- [To be done] Skip all pictures, then print the remaining material exactly.

- [Provided entries]
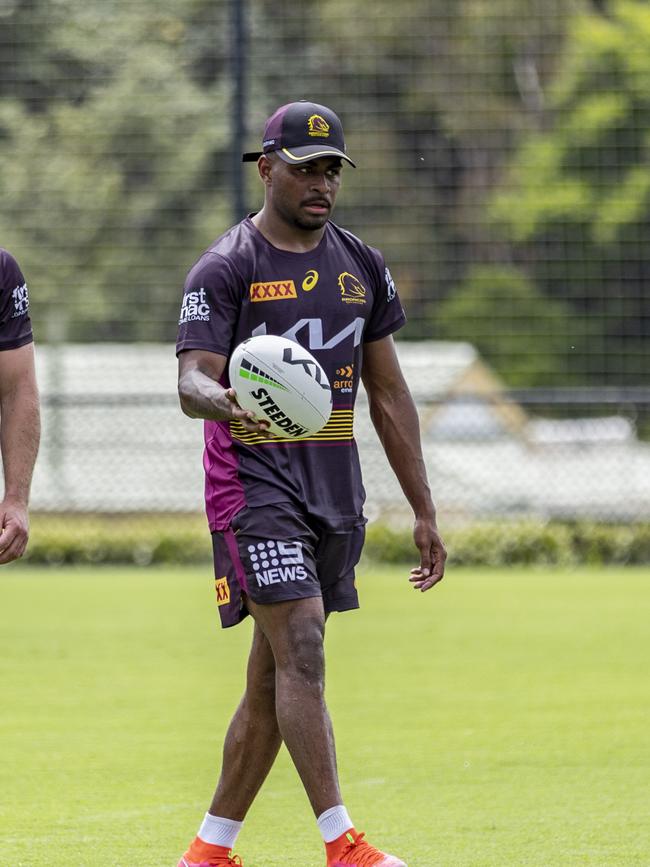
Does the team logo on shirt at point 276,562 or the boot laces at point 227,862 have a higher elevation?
the team logo on shirt at point 276,562

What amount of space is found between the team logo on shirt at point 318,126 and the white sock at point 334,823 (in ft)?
6.09

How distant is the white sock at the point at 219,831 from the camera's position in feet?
15.8

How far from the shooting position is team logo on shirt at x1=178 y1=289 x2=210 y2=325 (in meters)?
4.71

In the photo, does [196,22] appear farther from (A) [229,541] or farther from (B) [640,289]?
(A) [229,541]

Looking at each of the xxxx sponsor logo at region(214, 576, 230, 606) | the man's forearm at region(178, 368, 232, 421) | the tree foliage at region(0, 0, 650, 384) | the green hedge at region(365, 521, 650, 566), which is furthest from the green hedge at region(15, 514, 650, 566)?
the man's forearm at region(178, 368, 232, 421)

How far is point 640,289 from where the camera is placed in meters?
18.4

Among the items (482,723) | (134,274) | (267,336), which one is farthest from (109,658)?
(134,274)

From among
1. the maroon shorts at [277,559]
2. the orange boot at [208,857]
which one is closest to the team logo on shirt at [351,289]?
the maroon shorts at [277,559]

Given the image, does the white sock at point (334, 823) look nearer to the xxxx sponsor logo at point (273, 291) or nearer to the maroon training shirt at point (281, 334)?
the maroon training shirt at point (281, 334)

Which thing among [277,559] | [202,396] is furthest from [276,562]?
[202,396]

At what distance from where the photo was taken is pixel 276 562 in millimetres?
4656

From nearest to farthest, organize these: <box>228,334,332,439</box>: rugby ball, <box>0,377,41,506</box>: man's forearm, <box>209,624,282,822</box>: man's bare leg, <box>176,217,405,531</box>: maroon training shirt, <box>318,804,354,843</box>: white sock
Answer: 1. <box>228,334,332,439</box>: rugby ball
2. <box>318,804,354,843</box>: white sock
3. <box>176,217,405,531</box>: maroon training shirt
4. <box>209,624,282,822</box>: man's bare leg
5. <box>0,377,41,506</box>: man's forearm

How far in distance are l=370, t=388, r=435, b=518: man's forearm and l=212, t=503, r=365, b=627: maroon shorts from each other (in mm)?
347

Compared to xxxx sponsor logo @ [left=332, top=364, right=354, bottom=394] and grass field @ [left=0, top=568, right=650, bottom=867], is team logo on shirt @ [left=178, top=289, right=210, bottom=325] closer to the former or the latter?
xxxx sponsor logo @ [left=332, top=364, right=354, bottom=394]
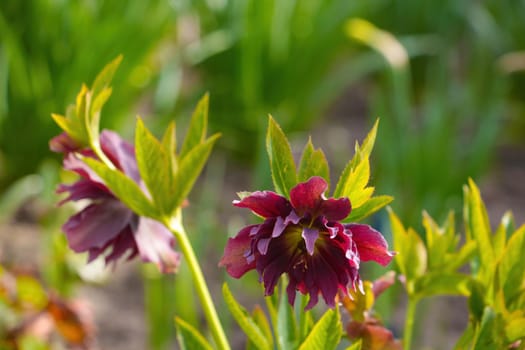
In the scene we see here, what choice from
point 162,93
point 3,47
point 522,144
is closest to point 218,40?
point 162,93

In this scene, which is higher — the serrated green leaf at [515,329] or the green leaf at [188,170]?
the green leaf at [188,170]

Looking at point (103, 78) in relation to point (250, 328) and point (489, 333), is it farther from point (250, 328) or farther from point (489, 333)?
point (489, 333)

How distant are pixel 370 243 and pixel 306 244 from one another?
41 millimetres

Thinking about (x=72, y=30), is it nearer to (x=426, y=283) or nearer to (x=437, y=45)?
(x=437, y=45)

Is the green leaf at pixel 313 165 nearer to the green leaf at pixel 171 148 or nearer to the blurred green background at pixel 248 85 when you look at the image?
the green leaf at pixel 171 148

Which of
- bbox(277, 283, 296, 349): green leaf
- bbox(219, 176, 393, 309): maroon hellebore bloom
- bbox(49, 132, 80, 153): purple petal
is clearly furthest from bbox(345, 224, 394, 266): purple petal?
bbox(49, 132, 80, 153): purple petal

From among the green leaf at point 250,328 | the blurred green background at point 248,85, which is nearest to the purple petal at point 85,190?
the green leaf at point 250,328

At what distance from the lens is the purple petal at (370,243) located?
0.45 meters

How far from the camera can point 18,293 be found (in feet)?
3.52

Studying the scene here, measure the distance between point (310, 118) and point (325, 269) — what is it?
1.87 metres

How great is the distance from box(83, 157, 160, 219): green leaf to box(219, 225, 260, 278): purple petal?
0.31ft

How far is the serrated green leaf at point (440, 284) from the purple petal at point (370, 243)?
14 centimetres

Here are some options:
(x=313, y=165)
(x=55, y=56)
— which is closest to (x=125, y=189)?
(x=313, y=165)

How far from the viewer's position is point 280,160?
18.7 inches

- [Full response]
Does the team logo on shirt at point 276,562 or the boot laces at point 227,862 have a higher elevation?
the team logo on shirt at point 276,562

What amount of space is found between the team logo on shirt at point 318,126 and the white sock at point 334,823 (in ft)?
6.09

How distant is the white sock at the point at 219,831 from the camera's position in feet?
15.8

How far from the shooting position is team logo on shirt at x1=178 y1=289 x2=210 y2=325 (in meters)?
4.71

In the photo, does [196,22] appear farther from (A) [229,541] or farther from (B) [640,289]?
(A) [229,541]

Looking at each of the xxxx sponsor logo at region(214, 576, 230, 606) | the man's forearm at region(178, 368, 232, 421) | the tree foliage at region(0, 0, 650, 384) | the green hedge at region(365, 521, 650, 566), which is furthest from the green hedge at region(15, 514, 650, 566)?
the man's forearm at region(178, 368, 232, 421)

How far is point 640,289 from where the camera is placed in meters?
18.4

Among the items (482,723) | (134,274) | (267,336), which one is farthest from (109,658)?
(134,274)

From among
1. the maroon shorts at [277,559]
2. the orange boot at [208,857]
which one is closest to the team logo on shirt at [351,289]?
the maroon shorts at [277,559]

Given the image, does the white sock at point (334, 823) look nearer to the xxxx sponsor logo at point (273, 291) or nearer to the maroon training shirt at point (281, 334)?
the maroon training shirt at point (281, 334)

Which thing among [277,559] | [202,396] is furthest from [276,562]?
[202,396]

At what distance from where the photo was taken is pixel 276 562 in millimetres?
4656

From nearest to farthest, organize these: <box>228,334,332,439</box>: rugby ball, <box>0,377,41,506</box>: man's forearm, <box>209,624,282,822</box>: man's bare leg, <box>176,217,405,531</box>: maroon training shirt, <box>318,804,354,843</box>: white sock
Answer: 1. <box>228,334,332,439</box>: rugby ball
2. <box>318,804,354,843</box>: white sock
3. <box>176,217,405,531</box>: maroon training shirt
4. <box>209,624,282,822</box>: man's bare leg
5. <box>0,377,41,506</box>: man's forearm

How far in distance are l=370, t=388, r=435, b=518: man's forearm and l=212, t=503, r=365, b=627: maroon shorts from each other (in mm)?
347

Compared to xxxx sponsor logo @ [left=332, top=364, right=354, bottom=394] and grass field @ [left=0, top=568, right=650, bottom=867], is team logo on shirt @ [left=178, top=289, right=210, bottom=325] closer to the former or the latter?
xxxx sponsor logo @ [left=332, top=364, right=354, bottom=394]
In the scene we see here, what choice from
point 162,93
point 3,47
point 522,144
is closest to point 218,40?
point 162,93

In this scene, which is higher — the serrated green leaf at [515,329] or the green leaf at [188,170]?
the green leaf at [188,170]

Looking at point (103, 78) in relation to point (250, 328) and point (489, 333), is it farther from point (250, 328) or farther from point (489, 333)?
point (489, 333)

How distant are pixel 370 243 and pixel 306 244 from one another?
41 millimetres

Thinking about (x=72, y=30), is it nearer to (x=426, y=283) or nearer to (x=437, y=45)?
(x=437, y=45)

Is the green leaf at pixel 313 165 nearer to the green leaf at pixel 171 148 or nearer to the blurred green background at pixel 248 85 when you look at the image?
the green leaf at pixel 171 148

Which of
- bbox(277, 283, 296, 349): green leaf
- bbox(219, 176, 393, 309): maroon hellebore bloom
- bbox(49, 132, 80, 153): purple petal
is clearly furthest from bbox(345, 224, 394, 266): purple petal?
bbox(49, 132, 80, 153): purple petal

From among the green leaf at point 250,328 | the blurred green background at point 248,85, which is nearest to the purple petal at point 85,190?
the green leaf at point 250,328

At what distance from the lens is the purple petal at (370,243) located?
0.45 meters

How far from the camera can point 18,293 be found (in feet)?
3.52

Studying the scene here, measure the distance between point (310, 118) and point (325, 269) — what is it?
1.87 metres

How great is the distance from box(83, 157, 160, 219): green leaf to box(219, 225, 260, 278): purple petal?
0.31ft

How far is the serrated green leaf at point (440, 284) from the purple petal at point (370, 243)?
14 centimetres

Here are some options:
(x=313, y=165)
(x=55, y=56)
— which is closest to (x=125, y=189)?
(x=313, y=165)

How far from the viewer's position is point 280,160?
18.7 inches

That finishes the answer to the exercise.